When it came to comedy, they all knew the drill.
Dad’s comedy troupe; high school seniors travel for fun.
My father, Joe, belonged to a troupe called the Aqua-Nuts Comedy Drill Team, which performed in parades and sporting events throughout western New York and Pennsylvania in the 1960s. Formed by local funnyman Eddy Rawady, the Aqua-Nuts enjoyed some fame during the seven or eight years they were together.
Their uniforms were old-timey bathing suits made by their wives, high-top sneakers colored in a checkerboard pattern, white work gloves, and tricorn hats worn backward.

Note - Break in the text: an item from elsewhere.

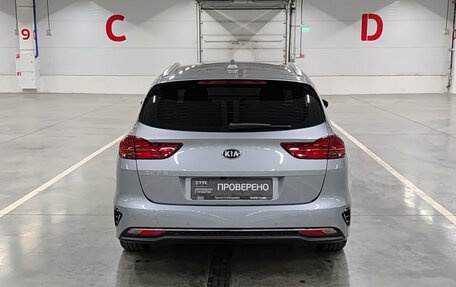 KIA cee'd III, 2021 год, 2 199 000 рублей, 6 фотография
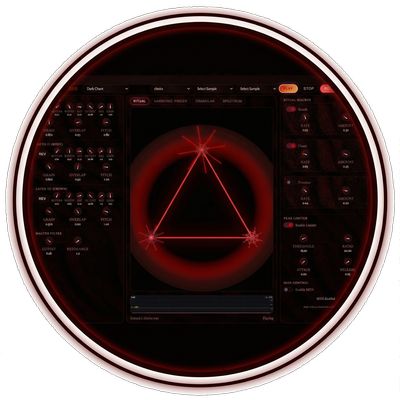 TekEngine Audio Tools Occult Audio Engine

They carried ceremonial guns cut and fashioned from two-by-fours, painted white, with pieces of black rubber hose glued on to form the barrels.
In every parade, Rawady would lead the Nuts pushing a huge sword on wheels with a cornstalk poking out of his hat like a feather.
Each of the guys has a favorite story from their many performances. One of their fondest memories is appearing at the annual grape and wine festival in Naples, New York, in 1966 or ’67. Sen. Robert Kennedy, D-N.Y., was there prior to his campaign for president and sent word to the troupe how much he enjoyed their show.
The memory that brings the biggest laugh, however, has to do with a woman who approached them after a parade in Hornell, New York, where they were based.
As they were heading over to the American Legion, she asked them where they lived. When they told her, she replied that they were a disgrace to the Hornell community.
They’ve been laughing about it ever since. Except for that woman, everyone they met loved the Aqua-Nuts, who in turn loved to make people laugh.
Their uniforms were old-timey bathing suits made by their wives.
THE AQUA-NUTS you can see are Steve Argentieri, far left, Bill Remington, Wilson “Whitey” Hagadorn and Joe Solo. Also in the troupe were Eddy Rawady, Dave Generalli and Bud Baker.